Given data:
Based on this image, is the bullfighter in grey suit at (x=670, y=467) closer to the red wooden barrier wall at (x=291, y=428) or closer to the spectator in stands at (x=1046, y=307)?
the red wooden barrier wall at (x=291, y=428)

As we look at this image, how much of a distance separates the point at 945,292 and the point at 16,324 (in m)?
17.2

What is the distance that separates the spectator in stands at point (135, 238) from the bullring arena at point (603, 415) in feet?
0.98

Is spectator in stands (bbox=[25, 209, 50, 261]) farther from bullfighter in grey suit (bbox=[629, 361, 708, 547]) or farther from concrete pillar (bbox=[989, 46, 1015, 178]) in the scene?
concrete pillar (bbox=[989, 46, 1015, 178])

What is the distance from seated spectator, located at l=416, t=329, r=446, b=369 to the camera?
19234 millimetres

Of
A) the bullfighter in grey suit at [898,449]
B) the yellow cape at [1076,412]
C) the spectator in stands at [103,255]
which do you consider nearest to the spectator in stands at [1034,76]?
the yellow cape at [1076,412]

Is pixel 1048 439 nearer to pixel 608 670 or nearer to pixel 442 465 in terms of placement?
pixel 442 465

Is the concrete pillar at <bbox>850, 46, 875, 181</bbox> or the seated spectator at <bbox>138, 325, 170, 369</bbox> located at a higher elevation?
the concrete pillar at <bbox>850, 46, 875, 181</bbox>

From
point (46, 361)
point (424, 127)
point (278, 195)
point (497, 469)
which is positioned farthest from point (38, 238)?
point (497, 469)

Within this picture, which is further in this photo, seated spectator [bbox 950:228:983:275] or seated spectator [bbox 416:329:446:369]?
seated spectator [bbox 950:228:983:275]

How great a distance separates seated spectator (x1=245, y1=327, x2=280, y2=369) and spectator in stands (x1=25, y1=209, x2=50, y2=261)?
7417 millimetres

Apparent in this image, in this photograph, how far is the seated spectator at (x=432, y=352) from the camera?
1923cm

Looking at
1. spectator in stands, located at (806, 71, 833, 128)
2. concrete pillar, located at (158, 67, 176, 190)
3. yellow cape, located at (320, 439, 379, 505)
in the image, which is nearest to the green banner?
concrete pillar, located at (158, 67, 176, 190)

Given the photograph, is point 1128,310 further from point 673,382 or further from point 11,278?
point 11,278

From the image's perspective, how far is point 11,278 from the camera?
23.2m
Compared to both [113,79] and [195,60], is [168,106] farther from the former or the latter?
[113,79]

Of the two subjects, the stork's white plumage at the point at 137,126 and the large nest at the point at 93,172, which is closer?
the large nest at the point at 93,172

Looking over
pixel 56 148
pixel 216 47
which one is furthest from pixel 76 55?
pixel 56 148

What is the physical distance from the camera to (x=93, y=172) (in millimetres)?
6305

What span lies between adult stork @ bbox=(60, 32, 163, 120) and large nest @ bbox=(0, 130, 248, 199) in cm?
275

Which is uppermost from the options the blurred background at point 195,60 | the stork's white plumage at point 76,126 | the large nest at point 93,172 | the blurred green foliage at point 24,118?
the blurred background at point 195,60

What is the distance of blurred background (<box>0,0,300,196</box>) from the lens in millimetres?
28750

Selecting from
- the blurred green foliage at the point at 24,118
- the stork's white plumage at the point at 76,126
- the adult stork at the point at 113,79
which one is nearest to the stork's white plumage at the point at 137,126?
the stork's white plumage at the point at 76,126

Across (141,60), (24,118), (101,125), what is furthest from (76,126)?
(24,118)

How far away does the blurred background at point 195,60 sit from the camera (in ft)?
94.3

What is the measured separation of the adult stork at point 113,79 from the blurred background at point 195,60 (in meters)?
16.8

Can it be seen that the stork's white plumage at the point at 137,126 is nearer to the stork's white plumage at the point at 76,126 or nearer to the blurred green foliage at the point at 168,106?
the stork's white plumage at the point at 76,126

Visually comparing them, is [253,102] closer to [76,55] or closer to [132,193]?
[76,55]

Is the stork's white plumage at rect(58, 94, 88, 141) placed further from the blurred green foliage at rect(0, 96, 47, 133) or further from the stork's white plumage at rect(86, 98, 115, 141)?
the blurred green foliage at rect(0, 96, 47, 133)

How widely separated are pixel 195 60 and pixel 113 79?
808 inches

Problem to solve: All entries shown above should be printed again exactly.

Full solution:
Based on this image, is the bullfighter in grey suit at (x=670, y=467) closer to the red wooden barrier wall at (x=291, y=428) or closer to the spectator in stands at (x=1046, y=307)?
the red wooden barrier wall at (x=291, y=428)

As we look at this image, how much of a distance separates the point at 945,292 and the point at 16,324 (in m)?
17.2

What is the distance that separates the spectator in stands at point (135, 238) from the bullring arena at point (603, 415) in feet?
0.98

Is spectator in stands (bbox=[25, 209, 50, 261]) farther from bullfighter in grey suit (bbox=[629, 361, 708, 547]) or farther from concrete pillar (bbox=[989, 46, 1015, 178]) in the scene?
concrete pillar (bbox=[989, 46, 1015, 178])

What is the distance from seated spectator, located at l=416, t=329, r=446, b=369 to the camera?
19234 millimetres

Of
A) the bullfighter in grey suit at [898,449]
B) the yellow cape at [1076,412]
C) the spectator in stands at [103,255]
which do you consider nearest to the spectator in stands at [1034,76]?
the yellow cape at [1076,412]

Is pixel 1048 439 nearer to pixel 608 670 or nearer to pixel 442 465 in terms of placement?
pixel 442 465

Is the concrete pillar at <bbox>850, 46, 875, 181</bbox> or the seated spectator at <bbox>138, 325, 170, 369</bbox> located at a higher elevation?
the concrete pillar at <bbox>850, 46, 875, 181</bbox>

From
point (46, 361)
point (424, 127)
point (278, 195)
point (497, 469)
which is positioned farthest from point (38, 238)?
point (497, 469)

Within this picture, which is further in this photo, seated spectator [bbox 950:228:983:275] or seated spectator [bbox 416:329:446:369]?
seated spectator [bbox 950:228:983:275]

How great a distance separates seated spectator (x1=245, y1=327, x2=280, y2=369) and spectator in stands (x1=25, y1=209, x2=50, y2=261)?
7417 millimetres

Apparent in this image, in this photograph, how far is the seated spectator at (x=432, y=352) from the camera?
1923cm

Looking at
1. spectator in stands, located at (806, 71, 833, 128)
2. concrete pillar, located at (158, 67, 176, 190)
3. yellow cape, located at (320, 439, 379, 505)
in the image, which is nearest to the green banner?
concrete pillar, located at (158, 67, 176, 190)

Given the photograph, is point 1128,310 further from point 673,382 or further from point 11,278?
point 11,278

From the image's perspective, how far is point 11,278 from the camera?
23.2m
Compared to both [113,79] and [195,60], is [168,106] farther from the former or the latter?
[113,79]

Of the two subjects, the stork's white plumage at the point at 137,126 and the large nest at the point at 93,172, which is closer?
the large nest at the point at 93,172

Looking over
pixel 56 148
pixel 216 47
which one is furthest from pixel 76 55?
pixel 56 148

What is the physical distance from the camera to (x=93, y=172) (in millimetres)?
6305

What span lies between adult stork @ bbox=(60, 32, 163, 120) and large nest @ bbox=(0, 130, 248, 199) in cm?
275

Which is uppermost from the options the blurred background at point 195,60 | the stork's white plumage at point 76,126 | the large nest at point 93,172 | the blurred green foliage at point 24,118?
the blurred background at point 195,60

What is the distance of blurred background (<box>0,0,300,196</box>) from the lens in millimetres?
28750

Selecting from
- the blurred green foliage at the point at 24,118
- the stork's white plumage at the point at 76,126
- the adult stork at the point at 113,79
which one is nearest to the stork's white plumage at the point at 137,126?
the stork's white plumage at the point at 76,126

Across (141,60), (24,118), (101,125), what is furthest from (76,126)?
(24,118)

How far away does the blurred background at point 195,60 sit from the camera (in ft)?
94.3

What is the measured separation of the adult stork at point 113,79 from the blurred background at point 195,60 (in meters)?
16.8

Can it be seen that the stork's white plumage at the point at 137,126 is nearer to the stork's white plumage at the point at 76,126 or nearer to the blurred green foliage at the point at 168,106?
the stork's white plumage at the point at 76,126

Visually comparing them, is [253,102] closer to [76,55] or closer to [132,193]?
[76,55]

Is the stork's white plumage at rect(58, 94, 88, 141) placed further from the blurred green foliage at rect(0, 96, 47, 133) or further from the stork's white plumage at rect(86, 98, 115, 141)?
the blurred green foliage at rect(0, 96, 47, 133)

How widely separated are pixel 195 60 and pixel 113 79?
808 inches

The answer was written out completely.